Not all parents were approving of new tech, and many worried it was denuding their children's abilities to pay attention--the usual sort of worry that gets trotted out by concerned individuals whenever a new tech (be it cell phones or games consoles) begins to impact society in a big way. There are a couple of causes for concern though. One was that 39% of the kids from 9 to 17 in question thought that information online was "always correct."
Now, this last argument may well raise your hackles when you remember that Scholastic is a bookseller, with a big youth market. It is easy to dismiss the data from a bookseller that seems to imply books are good, and e-reading or online reading is bad.

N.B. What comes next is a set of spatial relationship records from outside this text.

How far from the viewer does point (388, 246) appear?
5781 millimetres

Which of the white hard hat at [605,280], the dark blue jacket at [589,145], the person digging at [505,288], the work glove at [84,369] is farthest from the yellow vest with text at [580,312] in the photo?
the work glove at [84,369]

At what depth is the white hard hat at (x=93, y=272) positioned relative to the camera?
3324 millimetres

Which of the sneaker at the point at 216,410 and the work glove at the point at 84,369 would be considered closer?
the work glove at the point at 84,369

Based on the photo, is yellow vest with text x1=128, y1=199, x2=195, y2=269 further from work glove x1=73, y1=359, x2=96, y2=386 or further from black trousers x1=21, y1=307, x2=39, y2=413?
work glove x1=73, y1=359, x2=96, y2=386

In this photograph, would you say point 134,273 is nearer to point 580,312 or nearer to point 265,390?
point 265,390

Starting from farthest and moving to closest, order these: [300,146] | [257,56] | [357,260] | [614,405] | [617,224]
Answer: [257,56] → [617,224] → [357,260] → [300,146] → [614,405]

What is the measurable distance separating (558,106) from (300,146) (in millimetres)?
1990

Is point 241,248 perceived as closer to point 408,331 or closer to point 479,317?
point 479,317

But, the Scholastic survey backs up data from a recent Harris poll that investigated e-book use and reading habits among adults, and revealed that 20% of survey responders without e-readers said they'd not purchased a physical book in the previous year, compared to just 8% of e-reader owners.
It also showed that over 50% of e-reader owners read more after buying one than they did before. According to Harris' data, then, e-reading isn't actually damaging the book business too much, nor is it decreasing the affinity for reading books in the general population--quite the opposite. This shines a more forgiving light on Scholastic's survey methods.
In summary, while the younger generation (as with many new technologies) are more likely to push ahead with adopting new electronic reading technology--which is good news for Amazon with its expansive Kindle plans--the physical book isn't going anywhere yet. Unless, and this is a curve ball, you can blame the million-selling Harry Potter books for the trends: J.K. Rowling is not allowing them to be made into e-books yet.